Set task
Write out the entries word for word, from the line containing "Is it the case" through the end of the entries, including both the first and the last line.

(Records excerpted from a collection)
------
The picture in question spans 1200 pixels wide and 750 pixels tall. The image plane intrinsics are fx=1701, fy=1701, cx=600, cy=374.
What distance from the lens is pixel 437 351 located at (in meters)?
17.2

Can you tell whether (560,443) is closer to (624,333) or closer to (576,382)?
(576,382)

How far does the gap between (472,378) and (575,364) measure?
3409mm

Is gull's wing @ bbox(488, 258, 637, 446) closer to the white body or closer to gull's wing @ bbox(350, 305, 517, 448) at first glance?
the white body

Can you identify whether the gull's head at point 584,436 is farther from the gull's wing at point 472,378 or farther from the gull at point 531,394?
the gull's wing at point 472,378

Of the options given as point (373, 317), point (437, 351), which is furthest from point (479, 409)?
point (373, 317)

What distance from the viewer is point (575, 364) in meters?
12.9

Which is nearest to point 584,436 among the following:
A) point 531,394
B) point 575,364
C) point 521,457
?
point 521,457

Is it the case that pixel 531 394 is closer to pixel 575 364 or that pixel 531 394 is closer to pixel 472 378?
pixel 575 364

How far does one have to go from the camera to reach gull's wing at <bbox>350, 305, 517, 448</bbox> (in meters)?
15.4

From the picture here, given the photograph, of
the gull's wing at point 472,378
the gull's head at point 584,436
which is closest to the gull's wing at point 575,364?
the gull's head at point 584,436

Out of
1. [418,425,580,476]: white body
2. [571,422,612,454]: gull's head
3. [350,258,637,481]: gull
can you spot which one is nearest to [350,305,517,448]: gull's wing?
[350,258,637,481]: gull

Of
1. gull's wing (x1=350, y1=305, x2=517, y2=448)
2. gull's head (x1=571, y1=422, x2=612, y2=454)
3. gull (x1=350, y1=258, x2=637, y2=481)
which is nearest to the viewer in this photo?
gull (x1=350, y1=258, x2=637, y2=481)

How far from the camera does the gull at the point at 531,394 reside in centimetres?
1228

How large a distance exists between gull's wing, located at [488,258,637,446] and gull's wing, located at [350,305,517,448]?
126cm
------
Task response
Is it the case that pixel 531 394 is closer to pixel 575 364 or that pixel 531 394 is closer to pixel 472 378?
pixel 575 364

How far does one have to go from the camera to reach gull's wing at <bbox>350, 305, 517, 448</bbox> (in meters)?
15.4

From the picture here, given the photograph, of
the gull's wing at point 472,378
the gull's head at point 584,436
which is closest to the gull's wing at point 575,364?
the gull's head at point 584,436

Out of
1. [418,425,580,476]: white body
2. [571,422,612,454]: gull's head
3. [350,258,637,481]: gull
can you spot which one is nearest to [350,305,517,448]: gull's wing?
[350,258,637,481]: gull

Of
1. gull's wing (x1=350, y1=305, x2=517, y2=448)
2. gull's head (x1=571, y1=422, x2=612, y2=454)
3. gull (x1=350, y1=258, x2=637, y2=481)
which is nearest to the viewer in this photo?
gull (x1=350, y1=258, x2=637, y2=481)

How far from the camera does the gull at the point at 531,394 reside in centimetres?
1228

How large a distance exists between gull's wing, located at [488,258,637,446] and gull's wing, located at [350,305,517,448]?
126cm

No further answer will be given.